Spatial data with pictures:
◆ ◆ ◆ ◆ ◆
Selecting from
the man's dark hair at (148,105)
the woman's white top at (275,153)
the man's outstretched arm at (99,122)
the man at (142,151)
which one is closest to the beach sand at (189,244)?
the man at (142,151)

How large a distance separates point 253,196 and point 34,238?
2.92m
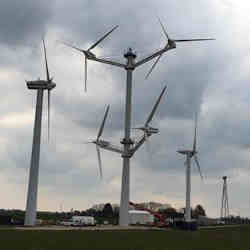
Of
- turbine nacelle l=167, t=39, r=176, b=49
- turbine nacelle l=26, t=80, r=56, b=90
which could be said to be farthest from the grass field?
turbine nacelle l=167, t=39, r=176, b=49

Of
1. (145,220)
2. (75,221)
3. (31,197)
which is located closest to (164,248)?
(31,197)

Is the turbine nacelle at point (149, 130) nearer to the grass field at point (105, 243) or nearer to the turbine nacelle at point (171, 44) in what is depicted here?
the turbine nacelle at point (171, 44)

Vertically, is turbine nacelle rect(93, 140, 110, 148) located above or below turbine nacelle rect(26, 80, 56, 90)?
below

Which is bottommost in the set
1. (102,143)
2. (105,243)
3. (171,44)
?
(105,243)

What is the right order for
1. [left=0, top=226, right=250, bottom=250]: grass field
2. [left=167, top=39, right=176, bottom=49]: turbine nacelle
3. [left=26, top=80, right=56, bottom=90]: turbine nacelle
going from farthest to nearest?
[left=167, top=39, right=176, bottom=49]: turbine nacelle, [left=26, top=80, right=56, bottom=90]: turbine nacelle, [left=0, top=226, right=250, bottom=250]: grass field

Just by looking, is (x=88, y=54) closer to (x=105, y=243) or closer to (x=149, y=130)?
(x=149, y=130)

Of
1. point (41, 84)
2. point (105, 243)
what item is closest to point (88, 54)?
point (41, 84)

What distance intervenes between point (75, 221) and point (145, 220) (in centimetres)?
3287

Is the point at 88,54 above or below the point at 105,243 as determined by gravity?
above

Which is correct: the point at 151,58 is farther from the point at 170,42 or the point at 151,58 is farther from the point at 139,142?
the point at 139,142

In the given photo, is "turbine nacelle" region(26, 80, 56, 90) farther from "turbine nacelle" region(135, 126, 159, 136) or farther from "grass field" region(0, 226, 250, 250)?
"grass field" region(0, 226, 250, 250)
◆ ◆ ◆ ◆ ◆
What the task requires: Rewrite the lines from the first one through the line with "nacelle, [left=0, top=226, right=250, bottom=250]: grass field", replacing "Vertically" with "In the vertical direction" and leaving everything else unchanged. Omit the pictures.

Written reply:
Selecting from
the man's dark hair at (148,105)
the woman's white top at (275,153)
the man's outstretched arm at (99,122)
the man at (142,151)
which one is closest to the beach sand at (189,244)?
the man at (142,151)

How large a distance separates point 253,196 and point 34,238?
2.92m
Of
- turbine nacelle l=167, t=39, r=176, b=49
- turbine nacelle l=26, t=80, r=56, b=90
which could be said to be farthest from the grass field?
turbine nacelle l=167, t=39, r=176, b=49

Of
1. (145,220)
2. (75,221)
3. (31,197)
which is located closest to (164,248)?
(31,197)

Is the turbine nacelle at point (149, 130) nearer to the grass field at point (105, 243) or nearer to the turbine nacelle at point (171, 44) in what is depicted here?
the turbine nacelle at point (171, 44)

In the vertical direction, is turbine nacelle rect(93, 140, 110, 148) located above or below turbine nacelle rect(26, 80, 56, 90)?
below

Which is bottommost in the set
1. (102,143)
2. (105,243)
3. (171,44)
?
(105,243)

What is the right order for
1. [left=0, top=226, right=250, bottom=250]: grass field
2. [left=167, top=39, right=176, bottom=49]: turbine nacelle
3. [left=26, top=80, right=56, bottom=90]: turbine nacelle
going from farthest to nearest?
[left=167, top=39, right=176, bottom=49]: turbine nacelle, [left=26, top=80, right=56, bottom=90]: turbine nacelle, [left=0, top=226, right=250, bottom=250]: grass field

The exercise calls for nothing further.